- **Problem description**:
The records below are to be reproduced exactly, with every picture left out.

- **Listed entries**:

⁂

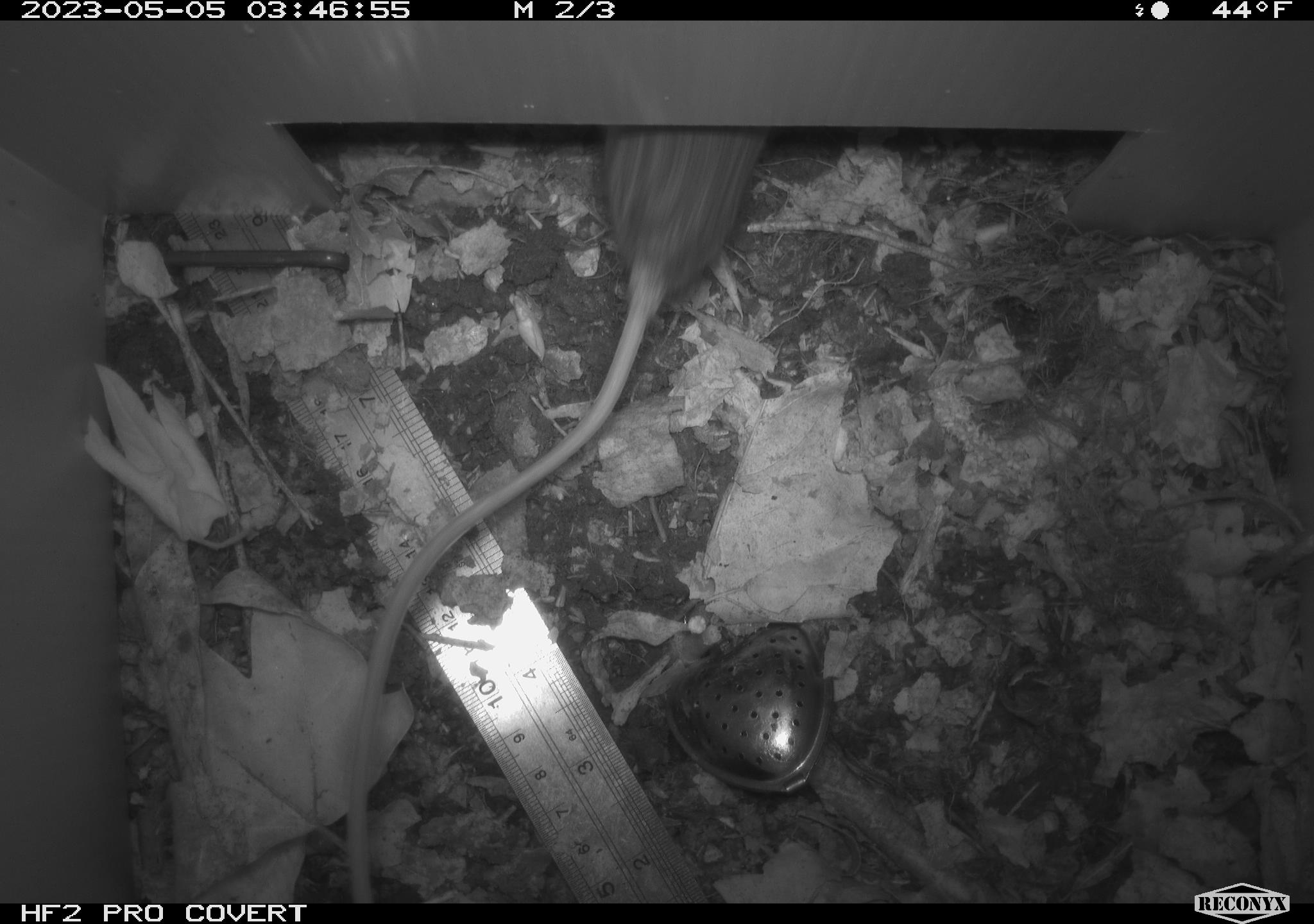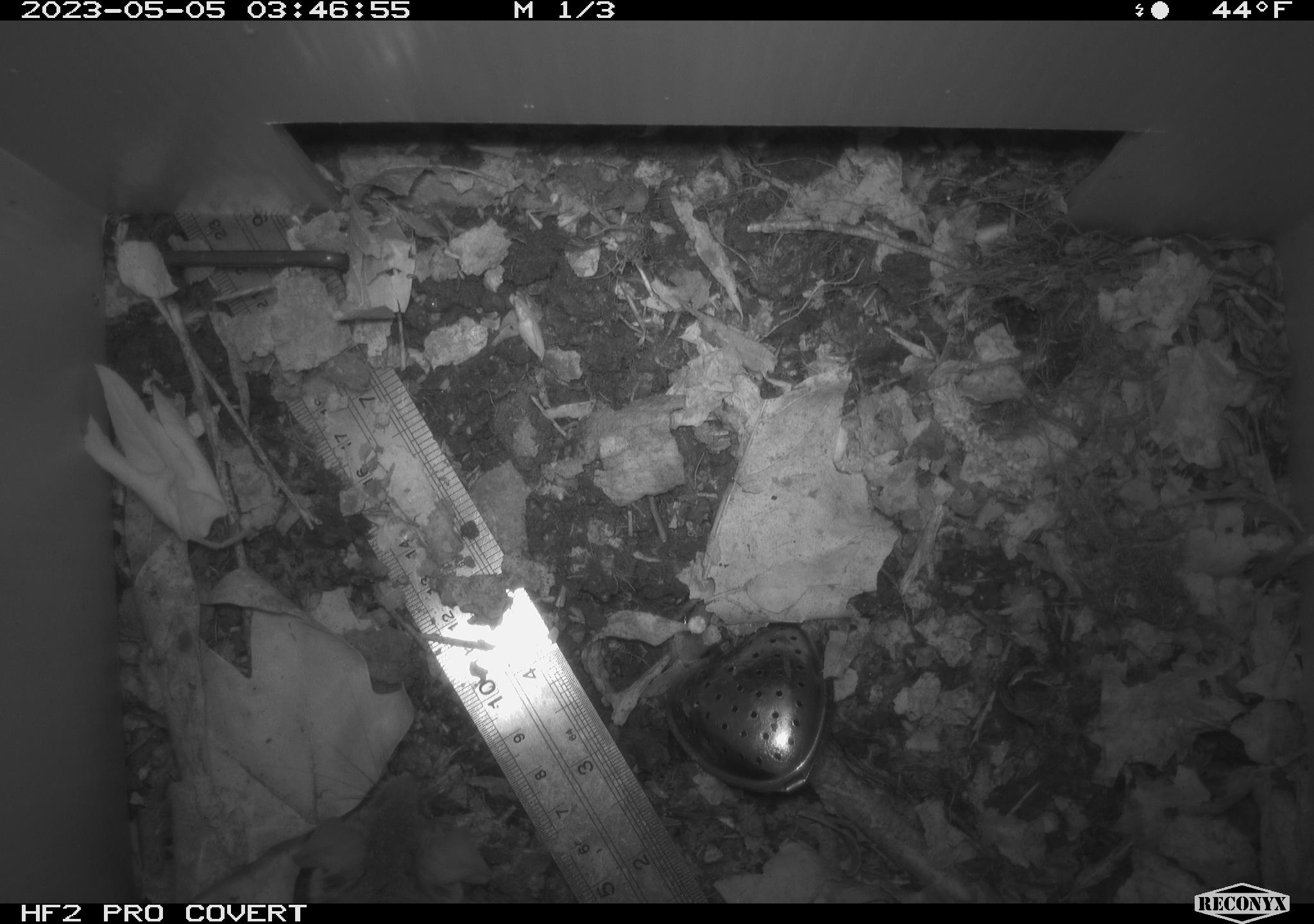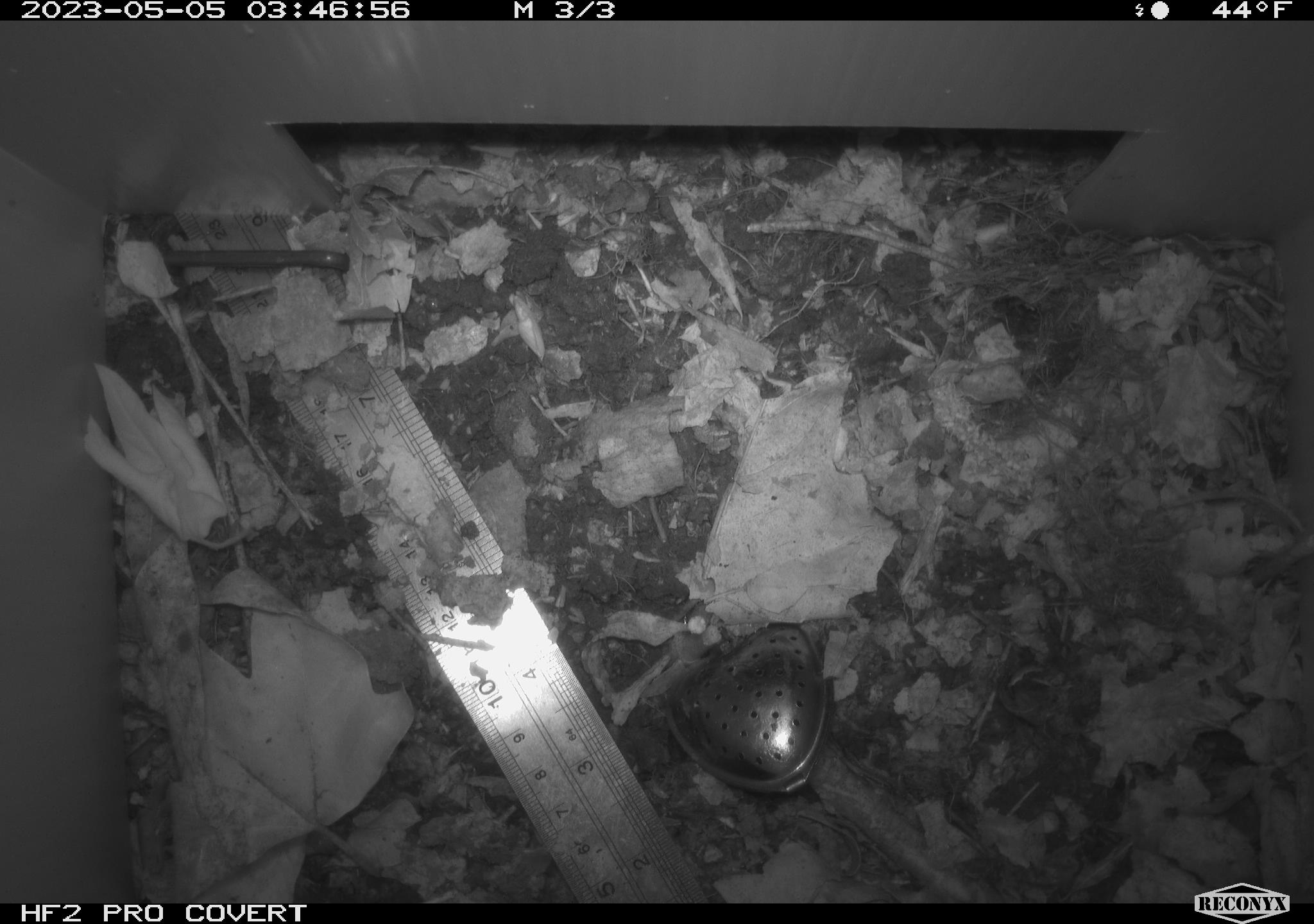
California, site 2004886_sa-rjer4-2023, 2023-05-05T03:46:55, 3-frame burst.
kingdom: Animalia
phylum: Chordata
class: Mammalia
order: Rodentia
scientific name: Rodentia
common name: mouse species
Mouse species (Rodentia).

⁂

- **Task output**:
California, site 2004886_sa-rjer4-2023, 2023-05-05T03:46:55, 3-frame burst.
kingdom: Animalia
phylum: Chordata
class: Mammalia
order: Rodentia
scientific name: Rodentia
common name: mouse species
Mouse species (Rodentia).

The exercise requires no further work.